Required work:
1/ Recast the paragraph of the EyeRemember article that begins "The user, or user's caregiver, must first assign" as a short bulleted list, keeping its main facts.
2/ Carry the EyeRemember article forward with the next part, starting after its final sentence.

** Opening Quoted passage block **

Shepherd Center Researchers Testing Memory App for Google Glass and Wearable Technologies
Remembering important tasks or recent interactions with people can be a challenge for anybody. For people recovering from and living with the effects of a brain injury, these everyday tasks can be even more difficult.
That’s why clinicians at Shepherd Pathways, Shepherd Center’s post-acute brain injury rehabilitation program, often teach patients how to use tools and techniques for aiding memory. These tools include common consumer devices such as cell phones and tablets.
Building on these clinical practices, a research and development team at Shepherd Center has recently developed its own memory application (“app”) called EyeRemember, which runs on a wearable device called Google Glass. Researchers have begun testing the app, gathering helpful feedback from patients with brain injury, as well as their caregivers and therapists.
The research team’s three members are part of the Glass Explorer program, and include clinical research scientist John Morris, Ph.D., speech-language pathologist Tracey Wallace, MA, CCC-SLP, and Android developer Scott Bradshaw, BSCS. The project is being funded by a Glass Accessibility Award the team received from Google in 2014.
EyeRemember helps people with memory difficulties keep track of people in their circle – family, friends, therapy team members and possibly others with whom the user interacts on a regular basis. The EyeRemember app works in conjunction with Bluetooth low-energy (BLE) beacons – small transmitters about the size of a car key fob – that must be worn or carried by friends, family, therapists and others in the user’s community. The app uses the Bluetooth capabilities built into Glass to regularly scan for other BLE beacons in the vicinity.
The user, or user’s caregiver, must first assign a beacon to individuals in the user’s circle. When the user gives the command for EyeRemember to create a new contact, the app initiates a scan of BLE beacons in the vicinity. When one is detected, it offers the user the opportunity to attach contact information to the beacon by entering a name, relationship information and a photo. After the user creates the contact, he or she can add notes about that person, or possibly things the user wants to tell that person.
The next time the beacon for an individual contact enters the vicinity of the Glass wearer, the beacon will be identified by the EyeRemember app. The contact information “card” for that individual will appear automatically on Glass, showing a photo, name and relationship for the contact. The user can then select that card to view existing notes or add new ones.

** Closing Quoted passage block **
** Opening Records supplied block **

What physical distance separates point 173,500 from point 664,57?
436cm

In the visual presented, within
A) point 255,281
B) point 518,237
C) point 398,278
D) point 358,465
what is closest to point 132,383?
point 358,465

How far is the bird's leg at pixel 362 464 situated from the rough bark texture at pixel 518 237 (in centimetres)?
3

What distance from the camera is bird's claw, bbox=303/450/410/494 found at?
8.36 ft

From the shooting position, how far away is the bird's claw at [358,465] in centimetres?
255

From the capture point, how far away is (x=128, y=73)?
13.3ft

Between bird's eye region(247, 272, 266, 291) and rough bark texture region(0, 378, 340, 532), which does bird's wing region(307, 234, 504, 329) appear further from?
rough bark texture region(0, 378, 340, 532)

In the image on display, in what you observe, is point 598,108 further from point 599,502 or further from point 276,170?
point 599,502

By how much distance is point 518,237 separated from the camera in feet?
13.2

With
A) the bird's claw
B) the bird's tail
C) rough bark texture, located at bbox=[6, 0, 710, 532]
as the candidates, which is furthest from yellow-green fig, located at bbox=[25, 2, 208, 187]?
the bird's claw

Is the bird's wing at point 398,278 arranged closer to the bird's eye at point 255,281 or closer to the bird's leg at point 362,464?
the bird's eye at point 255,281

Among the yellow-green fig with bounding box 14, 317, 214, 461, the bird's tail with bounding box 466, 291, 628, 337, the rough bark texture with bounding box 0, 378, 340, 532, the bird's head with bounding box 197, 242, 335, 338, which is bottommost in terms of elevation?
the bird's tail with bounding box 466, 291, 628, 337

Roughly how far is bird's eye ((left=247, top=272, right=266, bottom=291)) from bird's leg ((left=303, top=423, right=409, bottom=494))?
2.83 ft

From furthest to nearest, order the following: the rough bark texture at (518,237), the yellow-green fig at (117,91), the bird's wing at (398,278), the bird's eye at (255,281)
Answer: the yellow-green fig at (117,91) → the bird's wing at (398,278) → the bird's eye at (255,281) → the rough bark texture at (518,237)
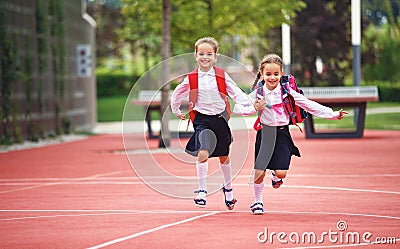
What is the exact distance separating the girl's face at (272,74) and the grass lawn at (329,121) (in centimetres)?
779

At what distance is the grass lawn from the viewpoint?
1391 inches

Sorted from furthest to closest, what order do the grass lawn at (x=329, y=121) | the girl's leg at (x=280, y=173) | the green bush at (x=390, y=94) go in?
1. the green bush at (x=390, y=94)
2. the grass lawn at (x=329, y=121)
3. the girl's leg at (x=280, y=173)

** Closing Records supplied block **

Solved problems:
1/
- The user or the user's caregiver first assigns a beacon to each person in the user's circle.
- When the user tells EyeRemember to create a new contact, the app scans for BLE beacons nearby.
- Once a beacon is detected, the user can attach a name, relationship information and a photo to it.
- After the contact is created, the user can add notes about that person or things to tell them.

2/
“EyeRemember is still in the testing phase. So far, clinicians and patients have been very receptive to the prototype. But, we’re still assessing the app’s effectiveness as a memory aid,” says Wallace, who is leading the clinical evaluation of the app.
Google announced in January 2015 that it was closing the Explorer program and moving the Glass program from the experimental Google X Lab to become its own Google team. At that time, Google promised future versions of Glass. The current version of Glass is still being sold to certified partners – companies in healthcare, manufacturing and other industries whose workers need hands-free access to information – in the Glass at Work program.
“We’re committed to going forward with our research and development efforts on Glass,” Dr. Morris says. “We are beginning to gather important data on app interfaces for wearable displays – whether on Glass or watches or wrist bands – for people with brain injury and their clinicians, especially for memory remediation. And, we think that Glass-like wearable hardware worn on the head is likely to mature rapidly into a robust consumer technology.”
Shepherd Center, located in Atlanta, Georgia, is a private, not-for-profit hospital specializing in medical treatment, research and rehabilitation for people with spinal cord injury, brain injury, multiple sclerosis, spine and chronic pain, and other neuromuscular conditions. Founded in 1975, Shepherd Center is ranked by U.S. News & World Report among the top 10 rehabilitation hospitals in the nation. In its more than four decades, Shepherd Center has grown from a six-bed rehabilitation unit to a world-renowned, 152-bed hospital that treats more than 900 inpatients, 575 day program patients and more than 7,100 outpatients each year.